Heart (Hard) Lessons
- Sarah Altman

- Feb 26, 2024
- 4 min read
Long time in between blogs for me, but I’m gonna do my best to scrape something together…
Trigeminal Neuralgia is a beast. Pain is always present. It’s like background music that’s always playing with intermittent spikes of blaring, loud, banging sounds.
Here’s the cycle I’m currently experiencing. Pain is unmanageable. It feels like a scab has been ripped off from a sore inside my mouth and searing pain moves through my gum, around my tongue and down through my jaw to beneath my chin. I mean we’re talking, off the chart, white knuckle pain. Keeps me up at night. Stops me in the middle of a sentence when I ‘m speaking. Forces me to eat on one side of my mouth with the hope that any kind of salt, sweet or spice doesn’t flow over to the other side because if it gets near that one spot on my gum, the pain bolts through me, causing a flare up that expands to my ear and up to my scalp that could last for hours. It’s just no-fun, really intense pain.
Medications help, but come with a cost. As the pain gets increasingly worse, the doctor increases the dose, which allows me to eat, drink and speak with low-grade pain. But side effects of the medication also increase. I’m foggier and sleepier, all of the time. My organizational skills have been demolished to a level so low that I now understand the challenges of people who have trouble focusing. I can no longer quickly and efficiently manage the daily tasks of our lives. Reminders, notes and calendars have become my best friends. I fumble and drop things more. My creativity- well, it’s gone. I’m gaining weight at a rate that is so incredibly disturbing. And I’m losing my hair. I can’t find words or hold onto thoughts for very long. It’s like my mind can see something, but when I go to grasp it, it’s just beyond my reach. But at least that horrible pain is tempered. Until it’s not and the cycle begins all over again.
As I was meditating on this, I heard a voice say, “these are heart days.” I thought on that for a while. Did the voice mean hard days, because that made more sense to me. But, nope. When I checked back in, it was definitely ‘heart’ days. So I began to ponder, what is my heart wanting me to learn through this experience?

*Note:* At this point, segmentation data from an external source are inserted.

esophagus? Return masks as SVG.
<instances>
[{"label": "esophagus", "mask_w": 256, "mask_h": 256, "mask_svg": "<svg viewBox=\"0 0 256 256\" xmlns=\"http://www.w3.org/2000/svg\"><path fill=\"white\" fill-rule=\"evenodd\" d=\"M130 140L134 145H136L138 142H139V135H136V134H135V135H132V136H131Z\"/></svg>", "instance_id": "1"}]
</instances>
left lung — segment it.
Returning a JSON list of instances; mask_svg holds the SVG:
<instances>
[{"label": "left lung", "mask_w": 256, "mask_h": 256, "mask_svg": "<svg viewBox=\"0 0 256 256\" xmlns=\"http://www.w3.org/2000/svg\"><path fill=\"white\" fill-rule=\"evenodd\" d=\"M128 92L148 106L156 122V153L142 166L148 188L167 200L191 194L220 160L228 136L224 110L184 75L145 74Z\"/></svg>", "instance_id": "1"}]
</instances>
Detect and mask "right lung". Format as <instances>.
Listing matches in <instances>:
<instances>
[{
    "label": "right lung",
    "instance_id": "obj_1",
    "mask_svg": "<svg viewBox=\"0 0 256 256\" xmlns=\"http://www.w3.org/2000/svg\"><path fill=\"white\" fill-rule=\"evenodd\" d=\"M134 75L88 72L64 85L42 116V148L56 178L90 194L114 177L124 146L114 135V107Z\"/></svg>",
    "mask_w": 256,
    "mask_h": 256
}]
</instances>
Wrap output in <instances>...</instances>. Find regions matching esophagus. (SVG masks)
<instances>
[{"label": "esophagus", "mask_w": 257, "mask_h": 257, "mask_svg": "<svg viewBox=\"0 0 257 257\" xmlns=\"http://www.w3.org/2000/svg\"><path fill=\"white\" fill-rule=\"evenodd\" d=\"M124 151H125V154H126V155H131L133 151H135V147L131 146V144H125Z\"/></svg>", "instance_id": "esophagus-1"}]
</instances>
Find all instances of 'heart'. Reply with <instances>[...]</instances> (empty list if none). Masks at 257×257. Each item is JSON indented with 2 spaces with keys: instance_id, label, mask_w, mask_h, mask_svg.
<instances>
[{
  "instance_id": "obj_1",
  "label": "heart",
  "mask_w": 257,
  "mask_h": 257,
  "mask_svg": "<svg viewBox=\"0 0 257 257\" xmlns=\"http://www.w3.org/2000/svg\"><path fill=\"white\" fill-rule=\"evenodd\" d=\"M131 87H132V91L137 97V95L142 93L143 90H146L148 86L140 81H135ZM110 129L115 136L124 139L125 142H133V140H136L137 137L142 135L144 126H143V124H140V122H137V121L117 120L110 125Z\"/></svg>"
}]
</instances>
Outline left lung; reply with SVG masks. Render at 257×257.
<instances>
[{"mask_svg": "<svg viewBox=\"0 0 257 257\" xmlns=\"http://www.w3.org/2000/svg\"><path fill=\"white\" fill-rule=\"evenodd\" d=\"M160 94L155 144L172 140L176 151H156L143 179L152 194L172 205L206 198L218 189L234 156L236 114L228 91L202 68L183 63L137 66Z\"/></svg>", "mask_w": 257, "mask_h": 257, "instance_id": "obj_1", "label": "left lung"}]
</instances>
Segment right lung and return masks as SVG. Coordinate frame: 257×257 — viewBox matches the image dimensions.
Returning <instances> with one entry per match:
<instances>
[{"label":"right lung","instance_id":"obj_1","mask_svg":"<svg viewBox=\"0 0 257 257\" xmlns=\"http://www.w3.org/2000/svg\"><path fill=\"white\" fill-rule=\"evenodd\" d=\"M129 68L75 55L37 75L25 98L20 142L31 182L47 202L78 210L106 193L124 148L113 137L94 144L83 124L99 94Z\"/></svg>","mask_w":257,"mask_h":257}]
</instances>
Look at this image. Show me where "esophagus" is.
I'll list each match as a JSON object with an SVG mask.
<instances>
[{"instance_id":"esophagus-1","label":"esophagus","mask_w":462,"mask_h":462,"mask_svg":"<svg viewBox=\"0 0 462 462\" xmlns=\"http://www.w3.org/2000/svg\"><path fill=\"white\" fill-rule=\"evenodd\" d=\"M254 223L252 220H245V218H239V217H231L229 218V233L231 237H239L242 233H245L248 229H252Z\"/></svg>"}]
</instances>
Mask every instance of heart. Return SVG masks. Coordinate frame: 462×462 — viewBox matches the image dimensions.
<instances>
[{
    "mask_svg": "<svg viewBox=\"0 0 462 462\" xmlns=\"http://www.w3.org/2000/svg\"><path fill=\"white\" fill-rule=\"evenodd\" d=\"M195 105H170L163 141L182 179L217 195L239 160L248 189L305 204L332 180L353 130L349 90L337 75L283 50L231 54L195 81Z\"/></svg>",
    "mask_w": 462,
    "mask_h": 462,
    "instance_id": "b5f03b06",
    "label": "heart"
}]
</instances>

I’ve explored the emotions that come along with this pain. There’s been a LOT of sadness and depression; a sense of hopelessness as I look to a future filled with pain. And anger. That’s definitely present as well.
And I quickly fall right back into a pattern of beating myself up; it’s my go-to response if I’m not consciously focusing on re-wiring this old habit. And in these longer periods of sadness, I begin to judge myself. It sounds like this: “Why am I sad?! Look at this beautiful life I’ve got. So what if I have some pain. Toughen up and deal with it!”
Along with that, I identify the belief that if I were more spiritual, if I was better at this whole ‘life’ thing, sadness and depression wouldn’t be present in my life at all. That somehow these are ‘bad’ feelings and if I were better, I wouldn’t have to feel them. This is a tricky way my ego pulls me back to that pattern of beating myself up.
But when I can get that pesky ego out of the way, and listen to my heart, I remember the truth: having those tough feelings, even the intense pain, they’re all opportunities for me to learn something. It’s part of my spiritual curriculum and why I’m here in this lifetime. And I hear a phrase that I learned so many years ago, “How you relate to the issue is the issue.” And I recognize that part of the opportunity for me is to be more gentle with myself and continue to work on rewiring that pattern in my life that no longer serves me.
Of course, I’d like to know the why’s of all of this. Along with learning to stave off my knee-jerk reaction to beat myself up, there are some awarenesses that come forward around surrender and trust. Another gentle reminder to remember that everything is unfolding perfectly for my Higher learning.
The more specific lessons around the pain have yet to be revealed. Again, a lesson in surrender because the truth is, they may never be revealed to me in this lifetime.
So.
I do my best to celebrate my wins. Even the small ones, like when I remember to get dinner going or complete tasks that used to be so simple for me, like updating our accounts or doing laundry, getting our taxes done. …Or writing my first blog in months.
Writing has always been cathartic for me. It helps me process my challenges and was very helpful as I moved through my experience with breast cancer. So I share this blog with similar intentions- hoping that it may help someone along the way.
Because despite the pain, I remain tremendously humbled by the privilege and blessings I’ve been gifted in this lifetime. Oh my gosh- I get to experience loving and being loved every single day. So I’ll do my best to continue to enjoy these gifts and rise above so that I can focus on my heart and not the hard lessons.
In loving,
Sarah
PS- It was only as I posted this blog on my new website that I realized I’d inadvertently created the next blog in my “Alphabet Blog” series that I started so long ago. H is for Heart (hard) Lessons. Spirit works in wonderful ways.